> Instructions to follow:
Output the stretch of records from the line containing "How distant are [101,93] and [337,133] in m?" through the end of the records as a numbered list, with blank lines and pictures left out.

Image-based spatial reasoning data:
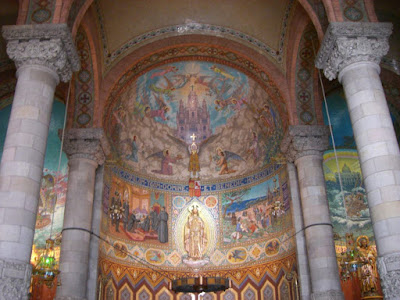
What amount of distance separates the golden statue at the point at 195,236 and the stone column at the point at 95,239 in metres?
3.90

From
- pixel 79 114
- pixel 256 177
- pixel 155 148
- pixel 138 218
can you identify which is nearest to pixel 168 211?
pixel 138 218

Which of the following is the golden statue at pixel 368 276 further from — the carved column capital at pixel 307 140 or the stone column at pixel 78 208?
the stone column at pixel 78 208

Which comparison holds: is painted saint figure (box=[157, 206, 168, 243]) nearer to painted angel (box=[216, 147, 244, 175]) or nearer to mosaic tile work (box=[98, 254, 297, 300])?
mosaic tile work (box=[98, 254, 297, 300])

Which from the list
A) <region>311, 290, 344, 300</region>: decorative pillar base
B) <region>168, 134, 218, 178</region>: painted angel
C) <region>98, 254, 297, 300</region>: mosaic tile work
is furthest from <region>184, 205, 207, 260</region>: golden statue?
<region>311, 290, 344, 300</region>: decorative pillar base

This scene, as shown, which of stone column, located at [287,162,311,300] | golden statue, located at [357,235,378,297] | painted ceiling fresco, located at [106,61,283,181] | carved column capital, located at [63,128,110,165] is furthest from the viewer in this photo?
painted ceiling fresco, located at [106,61,283,181]

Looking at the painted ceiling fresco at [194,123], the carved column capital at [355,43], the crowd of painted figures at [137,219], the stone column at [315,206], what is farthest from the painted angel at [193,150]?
the carved column capital at [355,43]

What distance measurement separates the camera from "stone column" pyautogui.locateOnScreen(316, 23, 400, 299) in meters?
7.91

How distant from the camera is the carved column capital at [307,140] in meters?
13.5

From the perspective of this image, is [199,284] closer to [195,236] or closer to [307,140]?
[195,236]

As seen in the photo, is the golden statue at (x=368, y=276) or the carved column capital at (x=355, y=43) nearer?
the carved column capital at (x=355, y=43)

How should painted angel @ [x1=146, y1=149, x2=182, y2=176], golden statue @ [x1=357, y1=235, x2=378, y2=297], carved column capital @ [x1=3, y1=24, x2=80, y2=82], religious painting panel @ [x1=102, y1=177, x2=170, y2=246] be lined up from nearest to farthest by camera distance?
carved column capital @ [x1=3, y1=24, x2=80, y2=82]
golden statue @ [x1=357, y1=235, x2=378, y2=297]
religious painting panel @ [x1=102, y1=177, x2=170, y2=246]
painted angel @ [x1=146, y1=149, x2=182, y2=176]

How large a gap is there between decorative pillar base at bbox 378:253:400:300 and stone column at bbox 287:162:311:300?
16.3 ft

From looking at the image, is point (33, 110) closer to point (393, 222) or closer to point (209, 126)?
point (393, 222)

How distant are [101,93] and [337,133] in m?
8.44
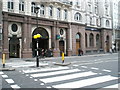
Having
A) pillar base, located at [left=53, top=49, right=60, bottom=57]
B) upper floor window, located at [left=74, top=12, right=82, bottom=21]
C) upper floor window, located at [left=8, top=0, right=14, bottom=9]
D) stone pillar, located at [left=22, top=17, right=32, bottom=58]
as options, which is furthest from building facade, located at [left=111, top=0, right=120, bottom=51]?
upper floor window, located at [left=8, top=0, right=14, bottom=9]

> Task response:
1. How distant are [101,93] and [337,133] in m?
2. 8.44
3. Having
4. A) pillar base, located at [left=53, top=49, right=60, bottom=57]
5. B) upper floor window, located at [left=74, top=12, right=82, bottom=21]
6. C) upper floor window, located at [left=8, top=0, right=14, bottom=9]
7. D) stone pillar, located at [left=22, top=17, right=32, bottom=58]
8. as options, which is furthest from building facade, located at [left=111, top=0, right=120, bottom=51]?
9. upper floor window, located at [left=8, top=0, right=14, bottom=9]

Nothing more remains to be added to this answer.